Could you reproduce all of the following entries exactly?

━━━━━ Data under study ━━━━━

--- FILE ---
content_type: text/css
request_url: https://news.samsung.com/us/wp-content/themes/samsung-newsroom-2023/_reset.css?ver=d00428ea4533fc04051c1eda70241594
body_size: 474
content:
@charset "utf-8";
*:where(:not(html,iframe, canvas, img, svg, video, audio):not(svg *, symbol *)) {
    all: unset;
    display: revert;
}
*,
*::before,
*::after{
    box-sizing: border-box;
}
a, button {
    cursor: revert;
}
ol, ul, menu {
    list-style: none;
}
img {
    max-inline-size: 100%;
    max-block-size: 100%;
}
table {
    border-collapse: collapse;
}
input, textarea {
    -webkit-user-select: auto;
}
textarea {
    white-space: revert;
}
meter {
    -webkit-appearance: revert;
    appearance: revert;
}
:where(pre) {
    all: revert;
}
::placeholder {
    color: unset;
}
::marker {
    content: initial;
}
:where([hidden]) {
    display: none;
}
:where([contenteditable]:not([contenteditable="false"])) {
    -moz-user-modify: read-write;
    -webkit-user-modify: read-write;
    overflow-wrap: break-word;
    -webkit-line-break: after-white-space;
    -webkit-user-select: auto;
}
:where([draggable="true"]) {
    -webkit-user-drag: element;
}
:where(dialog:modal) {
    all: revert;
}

━━━━━

Written answer:
--- FILE ---
content_type: text/css
request_url: https://news.samsung.com/us/wp-content/themes/samsung-newsroom-2023/_reset.css?ver=d00428ea4533fc04051c1eda70241594
body_size: 474
content:
@charset "utf-8";
*:where(:not(html,iframe, canvas, img, svg, video, audio):not(svg *, symbol *)) {
    all: unset;
    display: revert;
}
*,
*::before,
*::after{
    box-sizing: border-box;
}
a, button {
    cursor: revert;
}
ol, ul, menu {
    list-style: none;
}
img {
    max-inline-size: 100%;
    max-block-size: 100%;
}
table {
    border-collapse: collapse;
}
input, textarea {
    -webkit-user-select: auto;
}
textarea {
    white-space: revert;
}
meter {
    -webkit-appearance: revert;
    appearance: revert;
}
:where(pre) {
    all: revert;
}
::placeholder {
    color: unset;
}
::marker {
    content: initial;
}
:where([hidden]) {
    display: none;
}
:where([contenteditable]:not([contenteditable="false"])) {
    -moz-user-modify: read-write;
    -webkit-user-modify: read-write;
    overflow-wrap: break-word;
    -webkit-line-break: after-white-space;
    -webkit-user-select: auto;
}
:where([draggable="true"]) {
    -webkit-user-drag: element;
}
:where(dialog:modal) {
    all: revert;
}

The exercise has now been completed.